- Other names: Short stature, facial dysmorphism, severe brachydactyly and syndactyly
- Specialty: Medical genetics
- Causes: Translocation of 4q12 and 6p23.
- Prevention: none
- Prognosis: Ok
- Frequency: extraordinarily rare, only 1 case has been reported in medical literature
- Deaths: -

= Dauwerse–Peters syndrome =

Dauwerse–Peters syndrome, also known as Short stature, facial dysmorphism, severe brachydactyly and syndactyly, is an extraordinarily rare novel genetic disorder which is characterized by a short height, depressed nasal bridge, flat facies, upward-slanting eyes, mild nostril anteversion, low-set ears, broad nasal root, severe generalized hand brachydactyly and 2nd-3rd toe syndactyly. Additional features include infertility due to azoospermia, radial and ulnar dysplasia, and pedal symphalangism. This disorder is extremely rare, since only 1 case has been reported in medical literature. This condition is caused by a chromosomal translocation.

== Etiology ==

This condition was discovered in July 2007 by Dawuerse et al., when they described a 35-year-old man of ethnic Indonesian descent.

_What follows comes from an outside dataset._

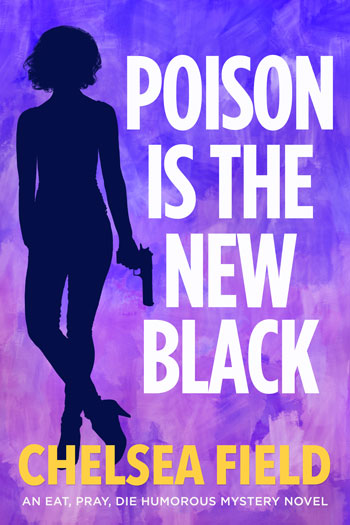 Poison is the New Black, Book Three of the Eat Pray Die Humorous Mystery Series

He had all of the symptoms mentioned above. Something that is worth noting is that his parents were healthy and not consanguineous and his five siblings were also healthy. When chromosomal analysis was done on him, a de novo chromosomal translocation was discovered; this translocation involved the q12 region of chromosome 4 (4q12) and the p23 region of chromosome 6 (6p23). Translocations involve the mutual change of two chromosomal segments into a new place in the human genome: one of the segments locate themselves into the place the other segment used to be in and vice versa (in this case, the 4p12 segment is in the place 6p23 used to be in before translocating and vice versa).